(Extracted data entries)
[Start of Attachment]

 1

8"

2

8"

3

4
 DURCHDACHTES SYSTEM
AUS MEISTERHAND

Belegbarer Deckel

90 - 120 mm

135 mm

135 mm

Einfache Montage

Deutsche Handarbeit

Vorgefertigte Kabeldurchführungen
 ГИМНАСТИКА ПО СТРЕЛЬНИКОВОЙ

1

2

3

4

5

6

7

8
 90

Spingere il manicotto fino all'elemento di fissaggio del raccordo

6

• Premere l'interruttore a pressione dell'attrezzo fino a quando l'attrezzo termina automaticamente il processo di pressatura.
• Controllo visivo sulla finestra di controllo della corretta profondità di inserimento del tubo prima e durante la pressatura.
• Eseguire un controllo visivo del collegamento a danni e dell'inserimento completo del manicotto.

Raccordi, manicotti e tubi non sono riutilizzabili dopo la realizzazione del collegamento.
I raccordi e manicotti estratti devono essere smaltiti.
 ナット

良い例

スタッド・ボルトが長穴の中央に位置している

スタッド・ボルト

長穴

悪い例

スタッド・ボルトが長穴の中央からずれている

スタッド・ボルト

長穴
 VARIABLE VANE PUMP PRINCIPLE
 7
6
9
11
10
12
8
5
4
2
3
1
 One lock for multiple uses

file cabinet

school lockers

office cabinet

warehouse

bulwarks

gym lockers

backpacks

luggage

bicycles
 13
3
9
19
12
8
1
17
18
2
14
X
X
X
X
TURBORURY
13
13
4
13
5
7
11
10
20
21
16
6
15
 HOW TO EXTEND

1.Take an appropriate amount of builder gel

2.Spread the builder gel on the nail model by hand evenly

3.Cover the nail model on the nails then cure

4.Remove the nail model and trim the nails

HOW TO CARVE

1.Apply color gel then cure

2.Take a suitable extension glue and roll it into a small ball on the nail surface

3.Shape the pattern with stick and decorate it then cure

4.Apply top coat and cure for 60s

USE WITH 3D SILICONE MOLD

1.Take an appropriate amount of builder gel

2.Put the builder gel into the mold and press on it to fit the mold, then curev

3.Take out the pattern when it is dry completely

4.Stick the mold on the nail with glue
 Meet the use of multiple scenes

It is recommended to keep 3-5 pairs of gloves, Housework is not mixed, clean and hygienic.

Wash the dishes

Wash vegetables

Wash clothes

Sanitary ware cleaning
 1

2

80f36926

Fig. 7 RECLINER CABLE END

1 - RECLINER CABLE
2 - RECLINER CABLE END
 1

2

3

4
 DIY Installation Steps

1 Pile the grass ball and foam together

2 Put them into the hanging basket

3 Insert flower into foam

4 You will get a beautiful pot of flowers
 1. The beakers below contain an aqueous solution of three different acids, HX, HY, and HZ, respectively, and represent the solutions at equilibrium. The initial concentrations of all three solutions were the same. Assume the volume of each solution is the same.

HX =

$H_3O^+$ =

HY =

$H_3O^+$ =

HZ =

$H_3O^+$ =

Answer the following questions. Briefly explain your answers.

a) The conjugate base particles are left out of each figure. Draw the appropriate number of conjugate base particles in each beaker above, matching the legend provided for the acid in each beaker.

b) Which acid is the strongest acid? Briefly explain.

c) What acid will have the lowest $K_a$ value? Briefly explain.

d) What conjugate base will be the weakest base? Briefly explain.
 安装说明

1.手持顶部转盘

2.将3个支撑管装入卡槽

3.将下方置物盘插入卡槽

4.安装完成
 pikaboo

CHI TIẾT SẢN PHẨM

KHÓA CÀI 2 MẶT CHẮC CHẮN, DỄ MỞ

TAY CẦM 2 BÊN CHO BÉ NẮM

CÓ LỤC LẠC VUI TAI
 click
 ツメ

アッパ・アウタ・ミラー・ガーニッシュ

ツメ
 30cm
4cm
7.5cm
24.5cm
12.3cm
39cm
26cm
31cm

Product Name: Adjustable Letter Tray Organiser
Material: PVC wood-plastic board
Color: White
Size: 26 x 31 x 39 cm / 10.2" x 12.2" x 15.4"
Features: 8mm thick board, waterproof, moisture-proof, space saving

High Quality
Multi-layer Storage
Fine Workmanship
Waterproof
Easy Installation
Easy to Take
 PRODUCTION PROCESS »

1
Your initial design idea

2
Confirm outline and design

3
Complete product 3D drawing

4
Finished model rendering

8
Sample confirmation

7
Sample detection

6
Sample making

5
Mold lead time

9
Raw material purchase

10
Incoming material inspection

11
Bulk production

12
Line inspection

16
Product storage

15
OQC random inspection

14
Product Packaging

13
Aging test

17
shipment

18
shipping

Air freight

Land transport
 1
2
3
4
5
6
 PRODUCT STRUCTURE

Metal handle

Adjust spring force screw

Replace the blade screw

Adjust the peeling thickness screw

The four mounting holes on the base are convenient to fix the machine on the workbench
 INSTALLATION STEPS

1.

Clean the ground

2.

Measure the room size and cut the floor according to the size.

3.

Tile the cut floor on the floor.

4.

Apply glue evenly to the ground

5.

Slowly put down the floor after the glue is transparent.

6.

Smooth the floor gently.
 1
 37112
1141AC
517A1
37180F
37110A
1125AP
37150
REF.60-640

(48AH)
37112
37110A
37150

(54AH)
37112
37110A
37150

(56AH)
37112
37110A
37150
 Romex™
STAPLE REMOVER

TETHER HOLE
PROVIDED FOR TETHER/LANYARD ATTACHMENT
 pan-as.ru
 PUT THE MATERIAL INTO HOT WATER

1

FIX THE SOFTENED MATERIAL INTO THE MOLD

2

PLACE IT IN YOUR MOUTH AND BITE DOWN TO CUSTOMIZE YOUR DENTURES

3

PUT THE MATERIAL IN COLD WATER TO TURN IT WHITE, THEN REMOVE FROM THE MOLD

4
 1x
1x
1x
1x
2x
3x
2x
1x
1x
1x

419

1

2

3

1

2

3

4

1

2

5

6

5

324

[End of Attachment]

> **WHAT IS BEING ASKED**: Please return the full set of records exactly as given above.

> **YOUR SOLUTION**:
 1

8"

2

8"

3

4
 DURCHDACHTES SYSTEM
AUS MEISTERHAND

Belegbarer Deckel

90 - 120 mm

135 mm

135 mm

Einfache Montage

Deutsche Handarbeit

Vorgefertigte Kabeldurchführungen
 ГИМНАСТИКА ПО СТРЕЛЬНИКОВОЙ

1

2

3

4

5

6

7

8
 90

Spingere il manicotto fino all'elemento di fissaggio del raccordo

6

• Premere l'interruttore a pressione dell'attrezzo fino a quando l'attrezzo termina automaticamente il processo di pressatura.
• Controllo visivo sulla finestra di controllo della corretta profondità di inserimento del tubo prima e durante la pressatura.
• Eseguire un controllo visivo del collegamento a danni e dell'inserimento completo del manicotto.

Raccordi, manicotti e tubi non sono riutilizzabili dopo la realizzazione del collegamento.
I raccordi e manicotti estratti devono essere smaltiti.
 ナット

良い例

スタッド・ボルトが長穴の中央に位置している

スタッド・ボルト

長穴

悪い例

スタッド・ボルトが長穴の中央からずれている

スタッド・ボルト

長穴
 VARIABLE VANE PUMP PRINCIPLE
 7
6
9
11
10
12
8
5
4
2
3
1
 One lock for multiple uses

file cabinet

school lockers

office cabinet

warehouse

bulwarks

gym lockers

backpacks

luggage

bicycles
 13
3
9
19
12
8
1
17
18
2
14
X
X
X
X
TURBORURY
13
13
4
13
5
7
11
10
20
21
16
6
15
 HOW TO EXTEND

1.Take an appropriate amount of builder gel

2.Spread the builder gel on the nail model by hand evenly

3.Cover the nail model on the nails then cure

4.Remove the nail model and trim the nails

HOW TO CARVE

1.Apply color gel then cure

2.Take a suitable extension glue and roll it into a small ball on the nail surface

3.Shape the pattern with stick and decorate it then cure

4.Apply top coat and cure for 60s

USE WITH 3D SILICONE MOLD

1.Take an appropriate amount of builder gel

2.Put the builder gel into the mold and press on it to fit the mold, then curev

3.Take out the pattern when it is dry completely

4.Stick the mold on the nail with glue
 Meet the use of multiple scenes

It is recommended to keep 3-5 pairs of gloves, Housework is not mixed, clean and hygienic.

Wash the dishes

Wash vegetables

Wash clothes

Sanitary ware cleaning
 1

2

80f36926

Fig. 7 RECLINER CABLE END

1 - RECLINER CABLE
2 - RECLINER CABLE END
 1

2

3

4
 DIY Installation Steps

1 Pile the grass ball and foam together

2 Put them into the hanging basket

3 Insert flower into foam

4 You will get a beautiful pot of flowers
 1. The beakers below contain an aqueous solution of three different acids, HX, HY, and HZ, respectively, and represent the solutions at equilibrium. The initial concentrations of all three solutions were the same. Assume the volume of each solution is the same.

HX =

$H_3O^+$ =

HY =

$H_3O^+$ =

HZ =

$H_3O^+$ =

Answer the following questions. Briefly explain your answers.

a) The conjugate base particles are left out of each figure. Draw the appropriate number of conjugate base particles in each beaker above, matching the legend provided for the acid in each beaker.

b) Which acid is the strongest acid? Briefly explain.

c) What acid will have the lowest $K_a$ value? Briefly explain.

d) What conjugate base will be the weakest base? Briefly explain.
 安装说明

1.手持顶部转盘

2.将3个支撑管装入卡槽

3.将下方置物盘插入卡槽

4.安装完成
 pikaboo

CHI TIẾT SẢN PHẨM

KHÓA CÀI 2 MẶT CHẮC CHẮN, DỄ MỞ

TAY CẦM 2 BÊN CHO BÉ NẮM

CÓ LỤC LẠC VUI TAI
 click
 ツメ

アッパ・アウタ・ミラー・ガーニッシュ

ツメ
 30cm
4cm
7.5cm
24.5cm
12.3cm
39cm
26cm
31cm

Product Name: Adjustable Letter Tray Organiser
Material: PVC wood-plastic board
Color: White
Size: 26 x 31 x 39 cm / 10.2" x 12.2" x 15.4"
Features: 8mm thick board, waterproof, moisture-proof, space saving

High Quality
Multi-layer Storage
Fine Workmanship
Waterproof
Easy Installation
Easy to Take
 PRODUCTION PROCESS »

1
Your initial design idea

2
Confirm outline and design

3
Complete product 3D drawing

4
Finished model rendering

8
Sample confirmation

7
Sample detection

6
Sample making

5
Mold lead time

9
Raw material purchase

10
Incoming material inspection

11
Bulk production

12
Line inspection

16
Product storage

15
OQC random inspection

14
Product Packaging

13
Aging test

17
shipment

18
shipping

Air freight

Land transport
 1
2
3
4
5
6
 PRODUCT STRUCTURE

Metal handle

Adjust spring force screw

Replace the blade screw

Adjust the peeling thickness screw

The four mounting holes on the base are convenient to fix the machine on the workbench
 INSTALLATION STEPS

1.

Clean the ground

2.

Measure the room size and cut the floor according to the size.

3.

Tile the cut floor on the floor.

4.

Apply glue evenly to the ground

5.

Slowly put down the floor after the glue is transparent.

6.

Smooth the floor gently.
 1
 37112
1141AC
517A1
37180F
37110A
1125AP
37150
REF.60-640

(48AH)
37112
37110A
37150

(54AH)
37112
37110A
37150

(56AH)
37112
37110A
37150
 Romex™
STAPLE REMOVER

TETHER HOLE
PROVIDED FOR TETHER/LANYARD ATTACHMENT
 pan-as.ru
 PUT THE MATERIAL INTO HOT WATER

1

FIX THE SOFTENED MATERIAL INTO THE MOLD

2

PLACE IT IN YOUR MOUTH AND BITE DOWN TO CUSTOMIZE YOUR DENTURES

3

PUT THE MATERIAL IN COLD WATER TO TURN IT WHITE, THEN REMOVE FROM THE MOLD

4
 1x
1x
1x
1x
2x
3x
2x
1x
1x
1x

419

1

2

3

1

2

3

4

1

2

5

6

5

324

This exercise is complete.